1.1. O casal Antônio Joaquim e Graciana
Conforme já dito, minha árvore genealógica registrou o sobrenome "Araújo Macedo" na primeira metade do XIX, no ano 1828, com o nascimento de Antônio Joaquim de Araújo Macedo, meu trisavô, filho de José Francisco e Angelina.
Antônio Joaquim foi o primogênito dentre 7 irmãos e era jovem e solteiro quando um fato alterou a rotina na fazenda onde residia: noticiou-se que uma tia sua, por parte de pai, estava sendo maltratada pelo marido Vilarinhos, em uma outra cidade. A situação era ainda mais agrave por residirem com estes, as filhas Graciana e Luiza Angelina.
José Francisco, o pai, se abalou até o local para recuperar a irmã, tranzendo com ela as filhas, que passaram a ser criadas na fazenda dele próprio.
O fato de Graciana ser muito bonita preocupava à anfitriã Angelina, pois ambiciosava um bom casamento para o filho primogênito.
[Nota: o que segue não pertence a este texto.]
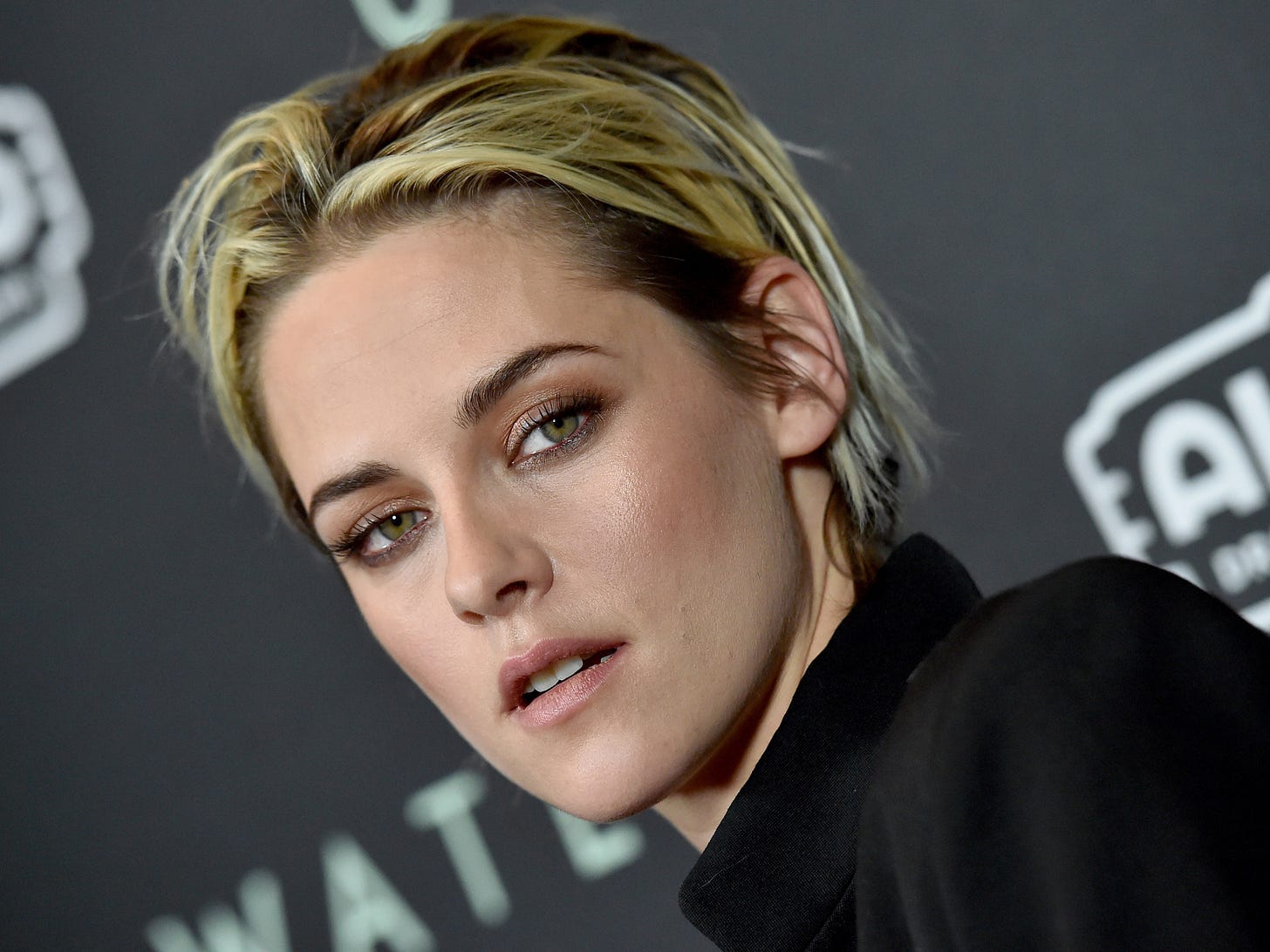 Lesbian Bodybuilding Thriller “Love Lies Bleeding” Taps Kristen Stewart to  Star | them.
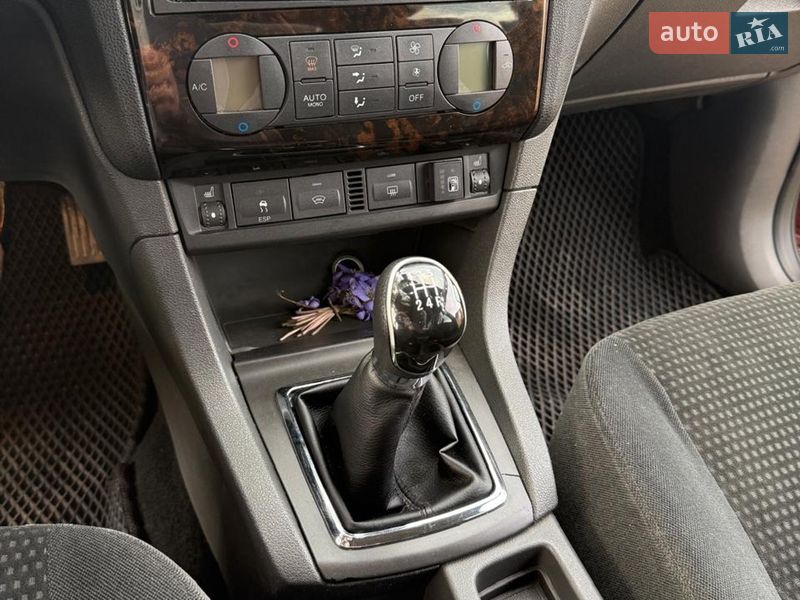 Хетчбек Ford Focus 2005 в Києві фото 19 Хетчбек Ford Focus 2005 в Києві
Buscou então ofuscar o brilho dela dando-lhe roupas mais simples e encarregando-a de serviços rudes.
Houve um dia em que a família recebeu visita do casal Francisco Antônio de Lemos e Maria Amália, acompanhados de sua filha Francisca Rosalina de Lemos (Chicuta). Esta avistou Graciana a socar o pilão, sob um Sol inclemente. Dela se aproximou, puxando conversa, ouvindo de Graciana o desabafo: "A minha tia me põe nos piores serviços, procurando me enfeiar. Mas quanto mais sol eu tomo, mais bonita eu fico!".
O tempo provou que Graciana estava certa, pois o primo Antônio Joaquim por ela se apaixonou. E não aceitando objeções, veio a casar-se com ela, contrariando a vontade da mãe. Graciana e Antônio Joaquim tiveram 8 filhos, sendo que a caçula, Emília, é a minha bisavó.
Esse acontecimento foi narrada pelo Dona Chicuta, já velhinha, à minha avó Todda, que por sua vez, era neta da Graciana.